A Villa Giuliani quella sera si dava un pranzo e Rafa era costretto a rimanersene in famiglia, dove le sue troppo frequenti assenze, le notti passate fuor di villa ed i mormorii del vicinato avevano già fatto nascere qualche malumore.
— A meno che non venga più tardi, — fece Lazzara; — magari dopo la mezzanotte, come sabato scorso.
— Può darsi, — rispose Loretta. Ed affacciatasi al terrazzuolo, guardò con uno sguardo errante la fantastica notte, simile quasi ad una bellissima donna ignuda, che ricurva su lo specchio della terra si andasse lentamente pettinando le lunghe sue treccie nere, cosparse d’una polvere d’oro che scintillava e tremava come un denso pulviscolo di stelle.
Eran diventate amiche durante quelle poche settimane, poichè l’età le univa e qualcosa forse di concorde nel dissimile cuore. Lazzara si occupava di governar la casa, ripuliva, rassettava, ricuciva, dava di mano alla cuoca, faceva un po’ di stiratura; ma quantunque non avesse che un semplice abito nero e tutta l’eleganza sua fosse ne’ grembiuli fini, questa graziosa villanella era quasi una signorina, una signorina molto strana.
E Loretta l’amava; nelle calme ore d’ozio si tenevan compagnia; discorrevano insieme, a lungo, di cose lievi, lievi come le farfalle.

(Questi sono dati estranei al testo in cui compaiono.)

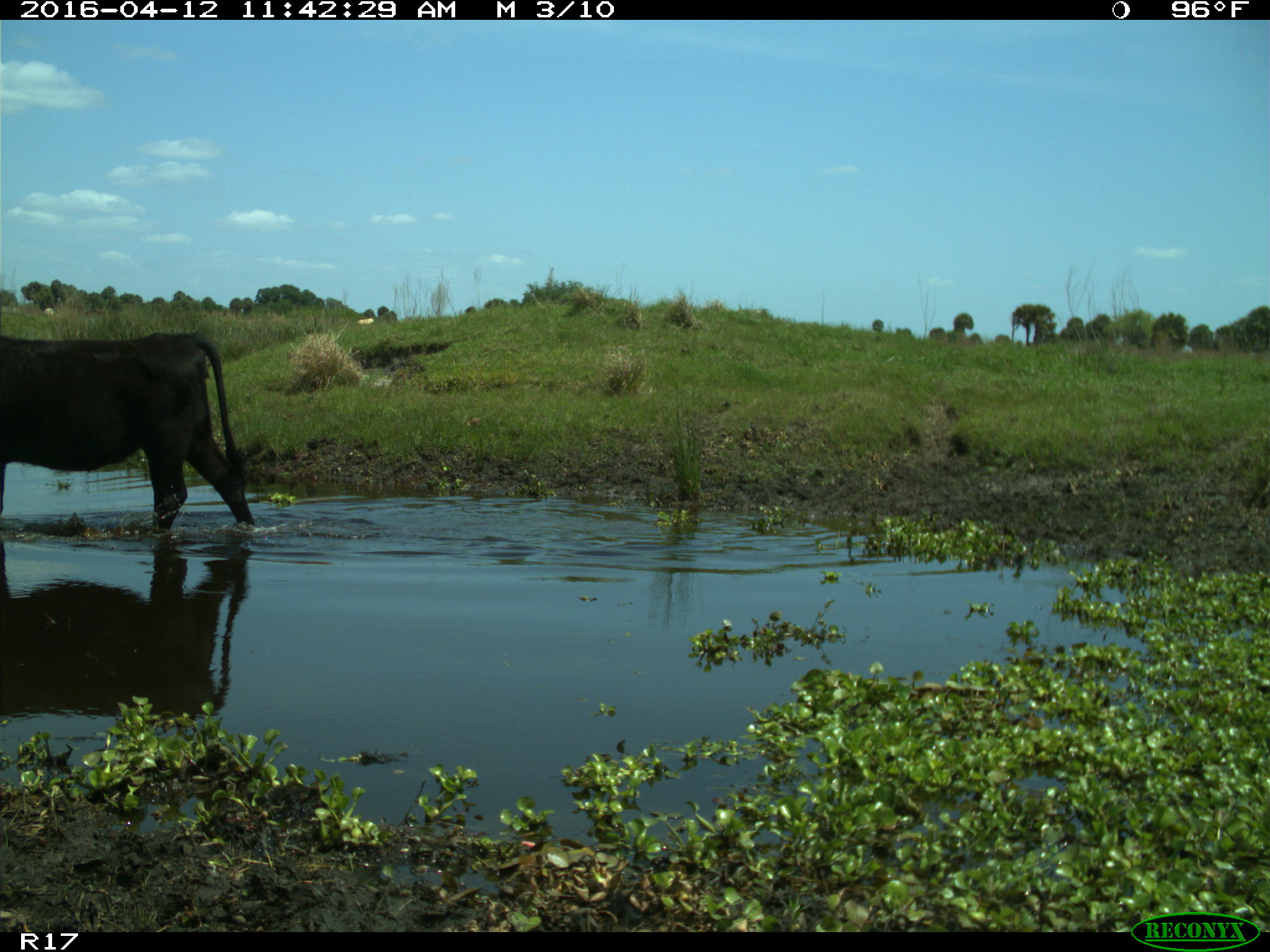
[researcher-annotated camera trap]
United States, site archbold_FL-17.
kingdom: Animalia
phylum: Chordata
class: Mammalia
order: Artiodactyla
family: Bovidae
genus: Bos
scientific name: Bos taurus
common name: domestic cow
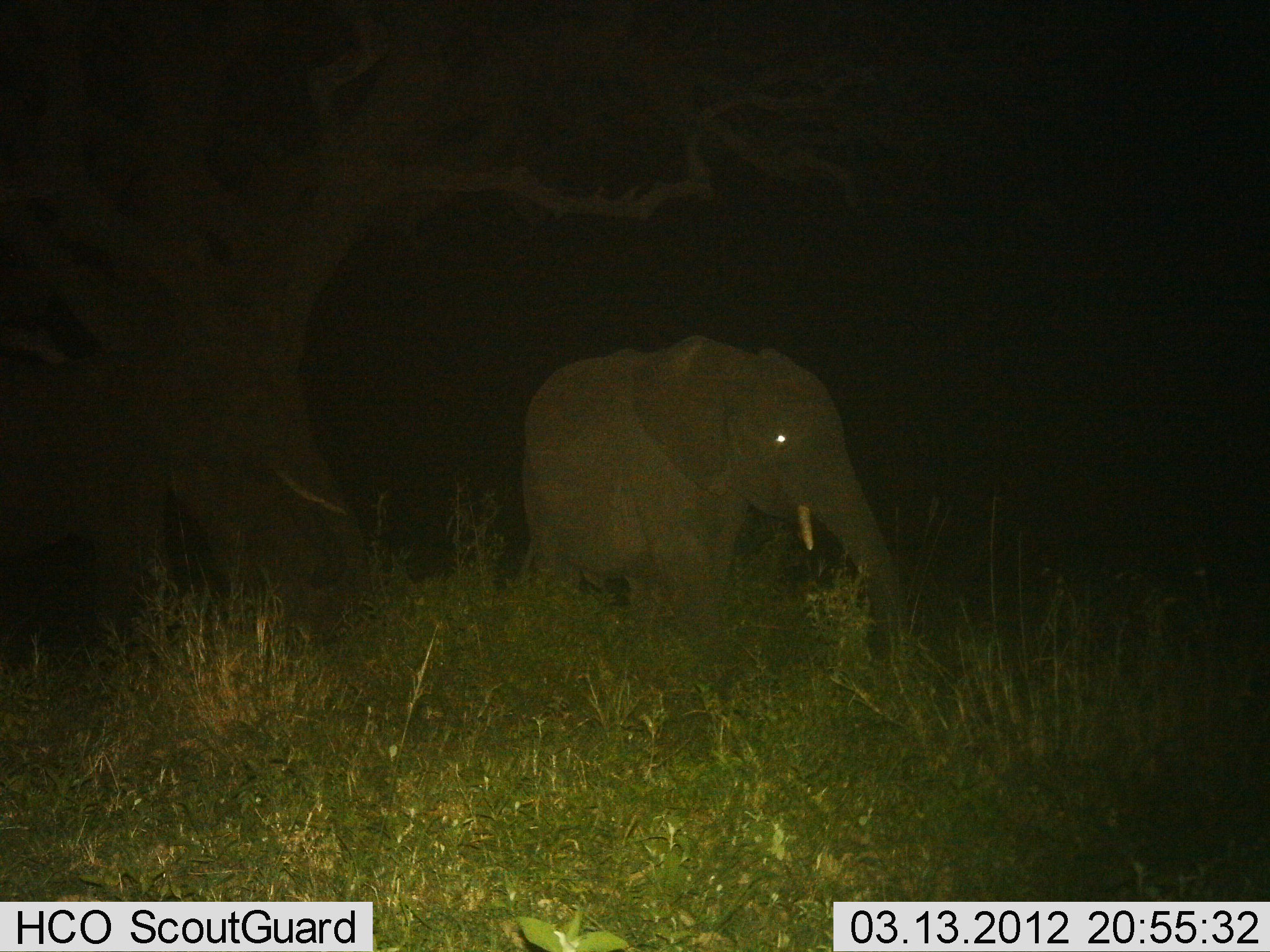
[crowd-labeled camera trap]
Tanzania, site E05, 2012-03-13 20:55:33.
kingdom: Animalia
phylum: Chordata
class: Mammalia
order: Proboscidea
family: Elephantidae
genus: Loxodonta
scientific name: Loxodonta africana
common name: african bush elephant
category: elephant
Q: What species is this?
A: Elephant (african bush elephant) (Loxodonta africana).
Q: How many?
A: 2.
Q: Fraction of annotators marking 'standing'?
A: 52%.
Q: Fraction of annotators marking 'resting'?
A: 0%.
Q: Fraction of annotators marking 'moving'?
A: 48%.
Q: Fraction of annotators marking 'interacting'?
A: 0%.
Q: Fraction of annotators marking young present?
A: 9%.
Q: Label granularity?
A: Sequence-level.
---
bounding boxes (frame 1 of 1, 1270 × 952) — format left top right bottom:
animal: 516 331 917 651; 0 327 366 665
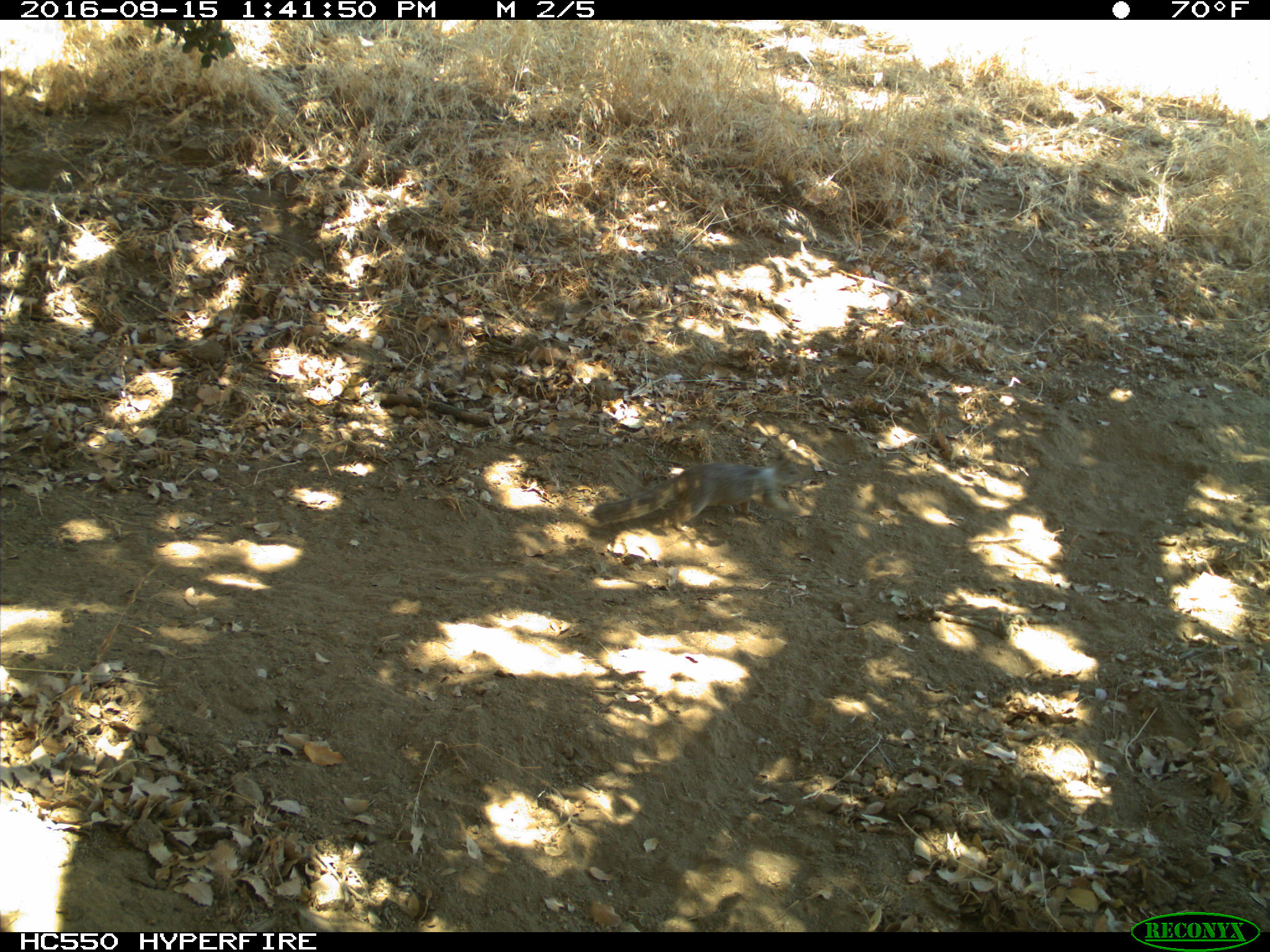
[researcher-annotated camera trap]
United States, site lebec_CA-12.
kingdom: Animalia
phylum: Chordata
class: Mammalia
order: Rodentia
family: Sciuridae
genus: Otospermophilus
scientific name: Otospermophilus beecheyi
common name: california ground squirrel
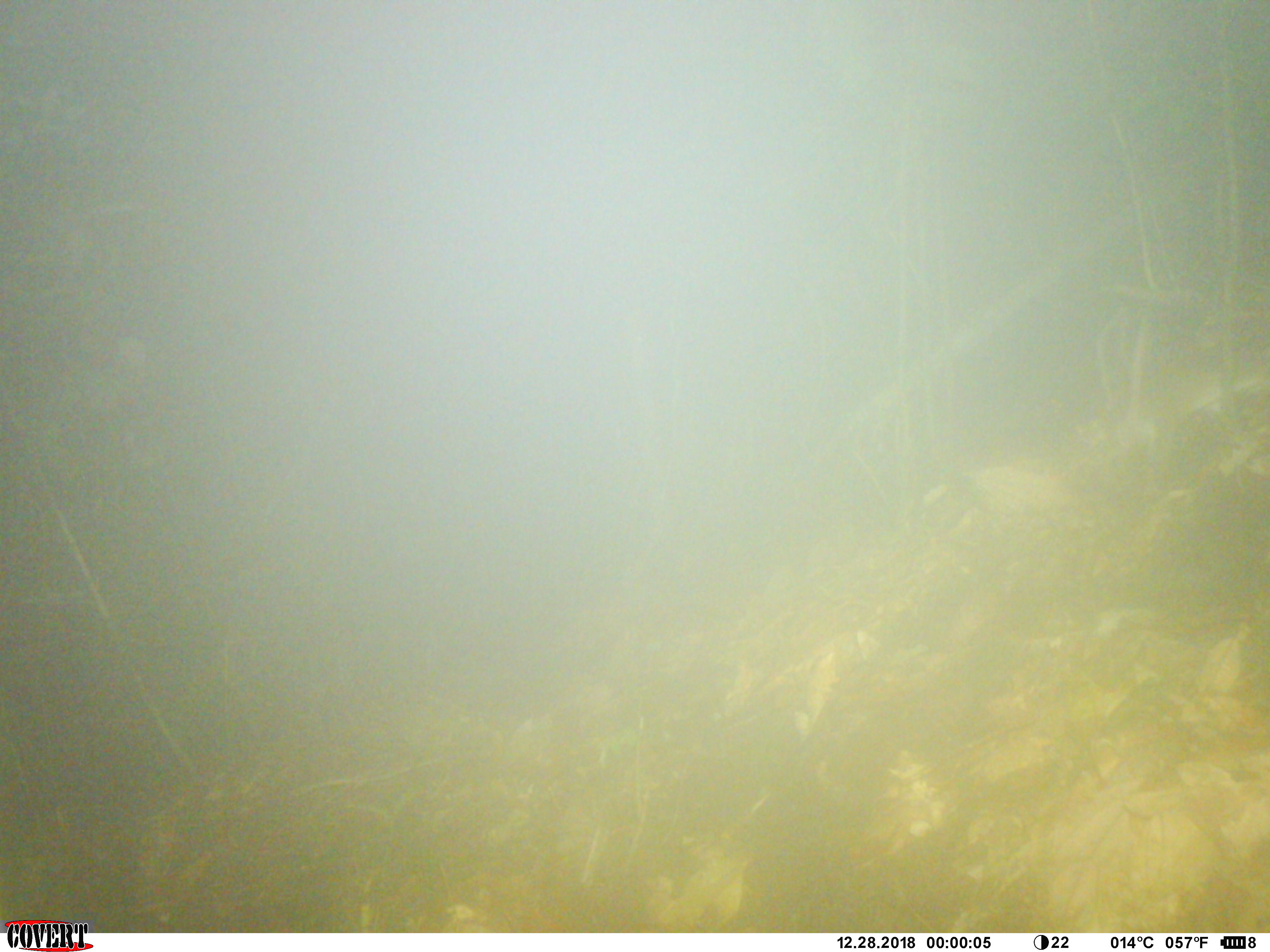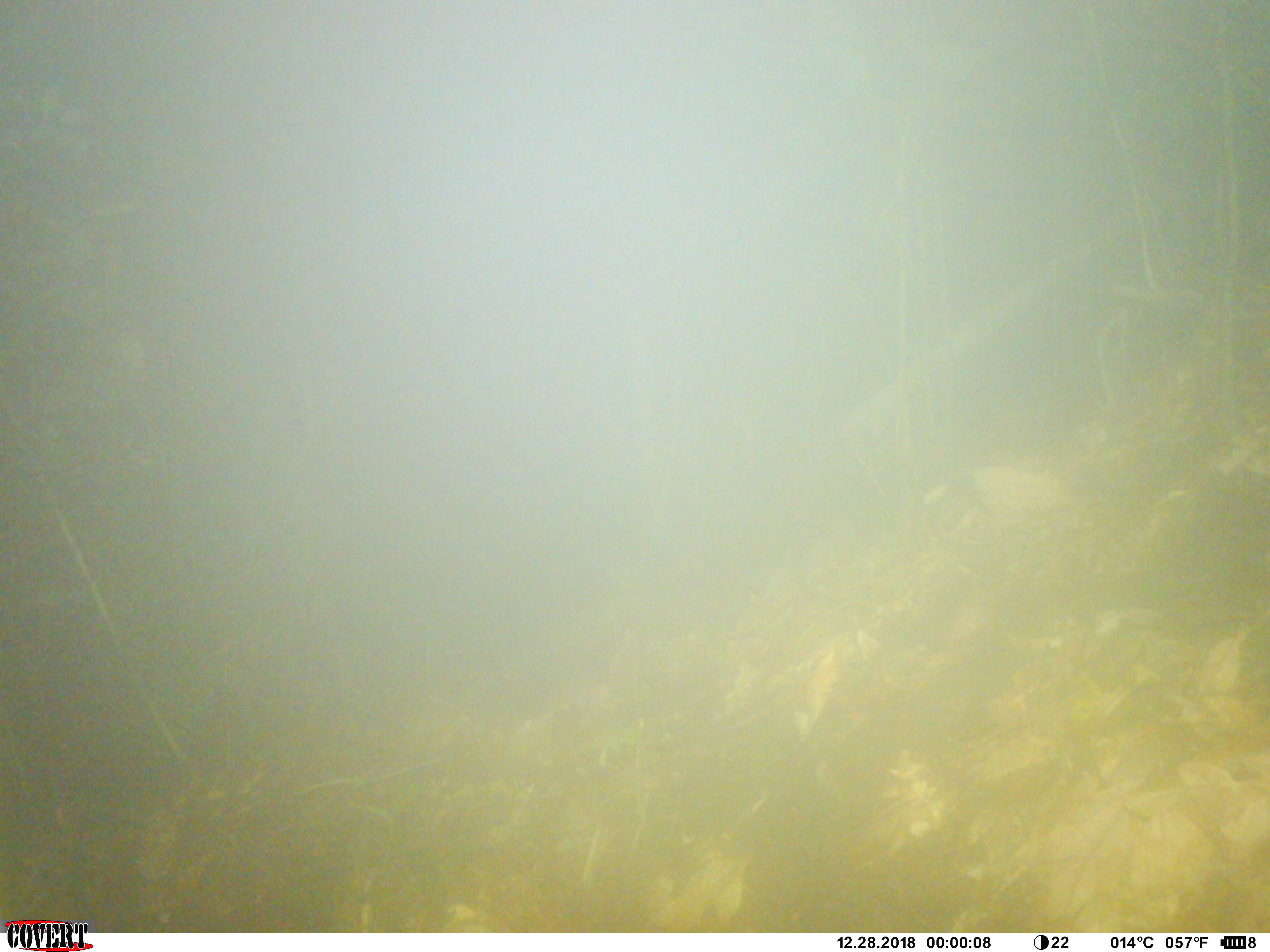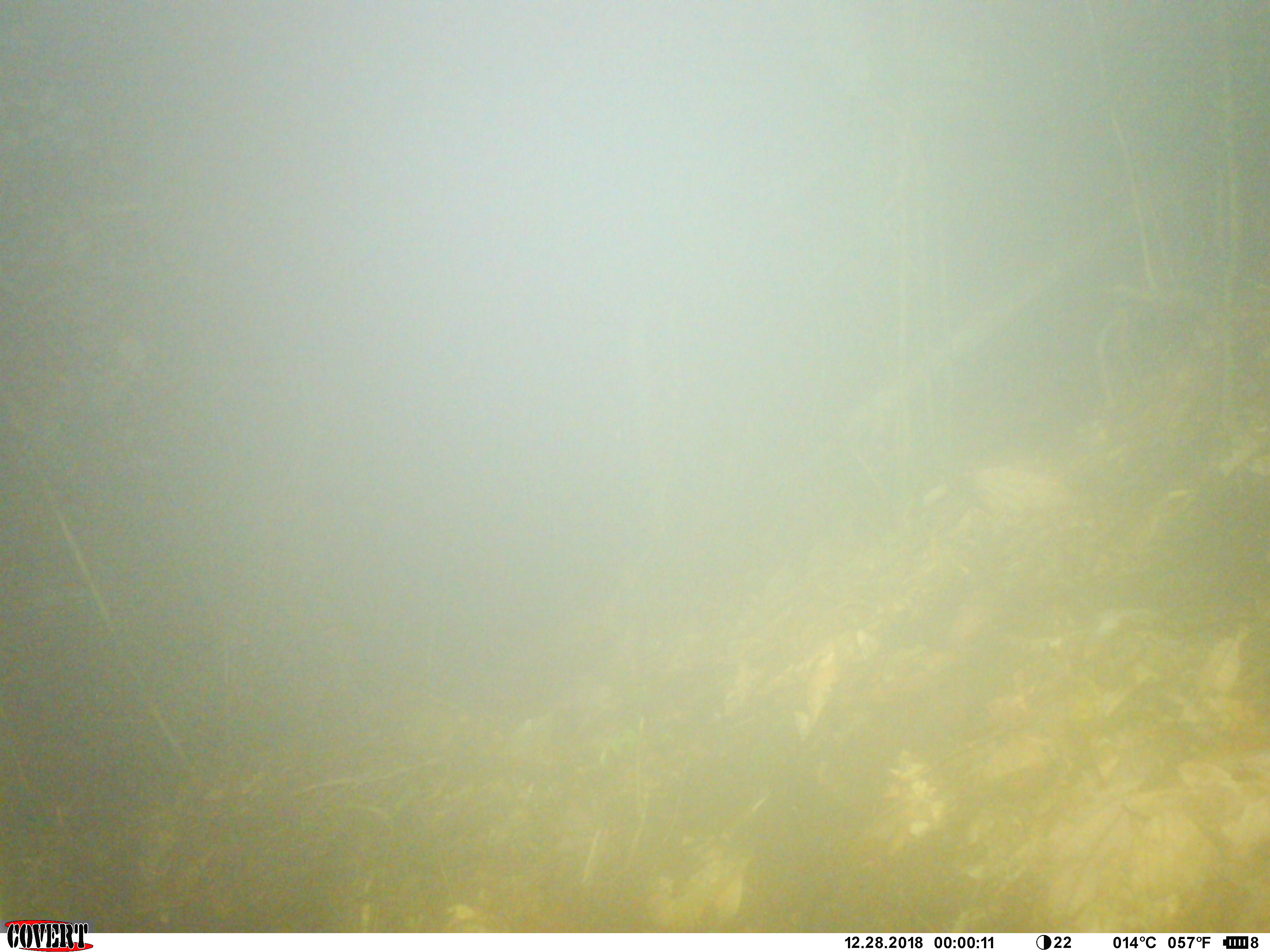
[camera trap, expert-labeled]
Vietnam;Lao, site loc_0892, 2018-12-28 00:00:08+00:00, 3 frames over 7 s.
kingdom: Animalia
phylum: Chordata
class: Mammalia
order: Rodentia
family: Muridae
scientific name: Muridae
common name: old-world mice and rats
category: unidentified murid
Unidentified murid (old-world mice and rats) (Muridae). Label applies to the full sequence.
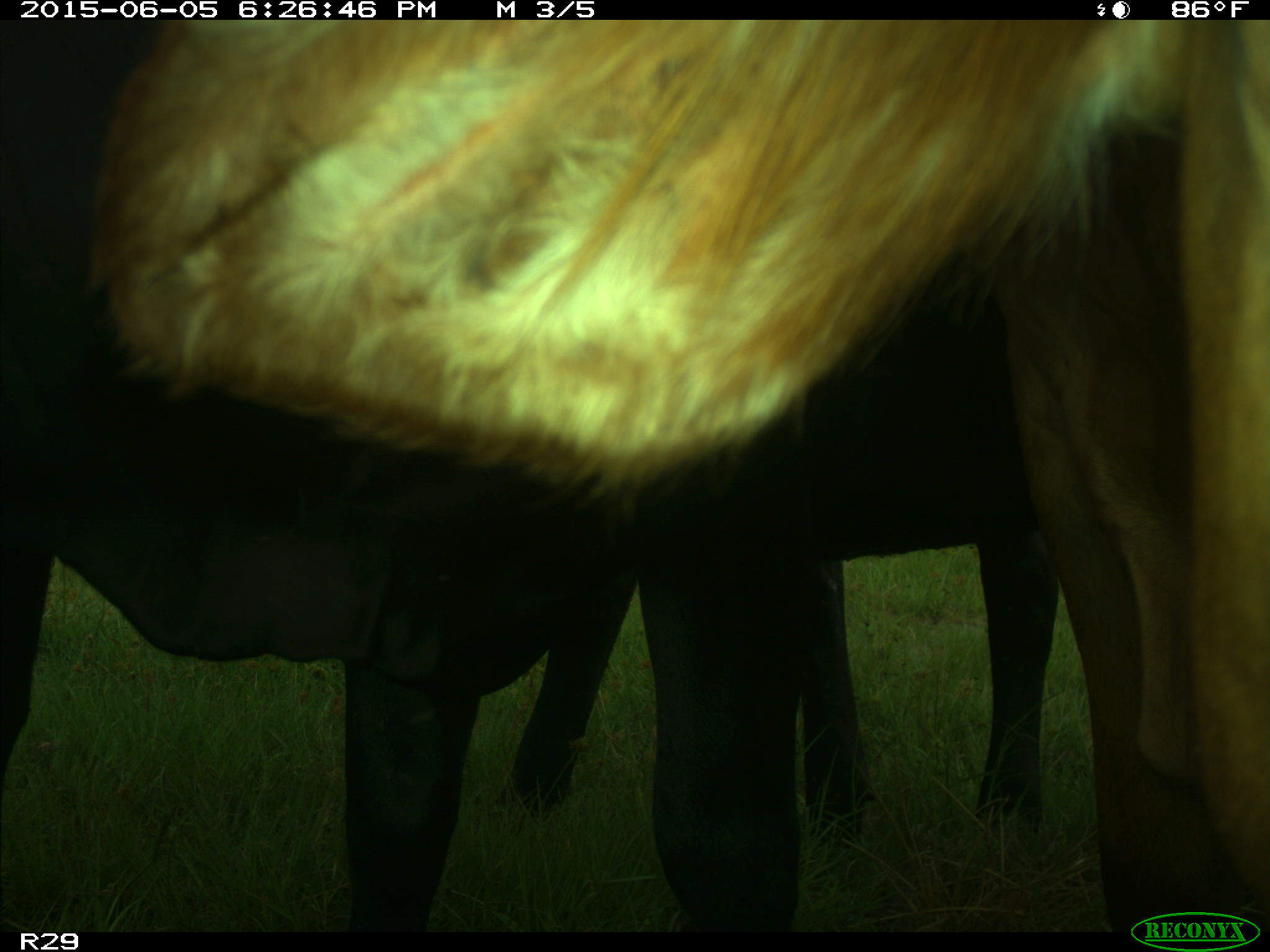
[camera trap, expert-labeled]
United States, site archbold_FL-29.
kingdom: Animalia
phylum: Chordata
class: Mammalia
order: Artiodactyla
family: Bovidae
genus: Bos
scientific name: Bos taurus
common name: domestic cow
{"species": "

Lazzara era la figlia spuria d’una donnaccia del paese, nátale da un amore di strada maestra, fra le calde vendemmie. Costei beveva e la picchiava. Un giorno scomparve. Dissero che fosse andata in città a prostituirsi nella mala vita, e più da quel tempo non la si rivide. Allora Lazzara divenne la più trista e lacera monella che fossevi nel villaggio. Da principio il parroco, un buon vecchio prete, ch’era venuto ai settant’anni senza mai peccare, se l’era tolta seco per far opera di carità e voleva educarla come una figlia; ma non potendola frenare, l’aveva messa in convento. Dal convento era fuggita per un ismodato amore di libertà; e non s’era saputo più nulla di lei, finchè un giorno l’avevan riveduta nel villaggio, e diceva d’aver fatto molto cammino, a piedi, solo per rivedere il suo vecchio prete, che da qualche mese appunto avevano condotto a sepoltura.
Adesso aveva più che vent’anni; era bella, era selvatica, e lavorava e le facevan la corte.
— Non dormirete, signora? — domandò Lazzara, vedendo che Lora, taciturna, stava con i due gomiti sul davanzale del terrazzo e guardava nella chiara notte, un po’ ebbra di quella solitudine.
— Dormirò più tardi, — rispose; — ancora non ho sonno.
Si rivolse dalla piccola veranda e tornò sulla poltrona di vimini, presso il lume velato.